** RECORD SET **
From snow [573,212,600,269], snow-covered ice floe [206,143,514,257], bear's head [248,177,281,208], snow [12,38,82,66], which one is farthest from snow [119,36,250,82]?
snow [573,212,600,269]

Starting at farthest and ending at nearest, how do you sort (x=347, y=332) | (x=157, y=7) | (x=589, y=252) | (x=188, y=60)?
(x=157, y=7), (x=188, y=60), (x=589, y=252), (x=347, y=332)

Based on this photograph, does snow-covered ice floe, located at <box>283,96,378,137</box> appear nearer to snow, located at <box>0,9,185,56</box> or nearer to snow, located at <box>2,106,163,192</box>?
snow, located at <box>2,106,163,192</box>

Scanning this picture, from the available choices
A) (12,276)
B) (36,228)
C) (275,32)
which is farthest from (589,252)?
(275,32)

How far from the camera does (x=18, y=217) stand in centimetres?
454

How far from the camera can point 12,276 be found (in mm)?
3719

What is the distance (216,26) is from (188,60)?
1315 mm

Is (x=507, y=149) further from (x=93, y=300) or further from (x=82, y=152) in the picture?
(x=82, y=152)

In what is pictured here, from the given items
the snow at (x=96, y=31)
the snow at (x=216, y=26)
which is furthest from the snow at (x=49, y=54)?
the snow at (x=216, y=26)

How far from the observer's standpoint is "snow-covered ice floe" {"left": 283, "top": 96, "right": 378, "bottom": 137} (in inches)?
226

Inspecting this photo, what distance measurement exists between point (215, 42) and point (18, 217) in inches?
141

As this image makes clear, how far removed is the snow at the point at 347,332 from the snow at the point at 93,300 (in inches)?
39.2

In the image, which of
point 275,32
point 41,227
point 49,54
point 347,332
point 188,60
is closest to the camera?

** GIVEN REQUEST **
Reproduce all of the data above verbatim, line for line, with nothing added, dropped, or altered.

** WRITTEN ANSWER **
From snow [573,212,600,269], snow-covered ice floe [206,143,514,257], bear's head [248,177,281,208], snow [12,38,82,66], which one is farthest from snow [119,36,250,82]?
snow [573,212,600,269]

Starting at farthest and ending at nearest, how do you sort (x=347, y=332) | (x=157, y=7) | (x=589, y=252) | (x=188, y=60)?
(x=157, y=7), (x=188, y=60), (x=589, y=252), (x=347, y=332)

Based on this photograph, does snow-covered ice floe, located at <box>283,96,378,137</box> appear nearer to snow, located at <box>0,9,185,56</box> or nearer to snow, located at <box>2,106,163,192</box>?
snow, located at <box>2,106,163,192</box>

Scanning this picture, from the available choices
A) (12,276)
B) (36,228)
C) (275,32)
which is farthest from (589,252)?
(275,32)

How far from the camera does (x=18, y=217) stand in centimetres?
454

How far from the camera can point 12,276 be found (in mm)?
3719

What is the distance (216,26) is from (188,60)?
1315 mm

Is (x=507, y=149) further from (x=93, y=300) or further from (x=82, y=152) in the picture?
(x=82, y=152)

In what is pictured here, from the given items
the snow at (x=96, y=31)
the snow at (x=216, y=26)
which is furthest from the snow at (x=49, y=54)?
the snow at (x=216, y=26)

How far from the observer's standpoint is "snow-covered ice floe" {"left": 283, "top": 96, "right": 378, "bottom": 137} (in inches)?
226

Inspecting this photo, what distance measurement exists between point (215, 42) and point (18, 217) in inches?
141

As this image makes clear, how far removed is the snow at the point at 347,332 from the snow at the point at 93,300 (in inches)?
39.2

In the image, which of
point 275,32
point 41,227
point 49,54
point 347,332
point 188,60
is closest to the camera?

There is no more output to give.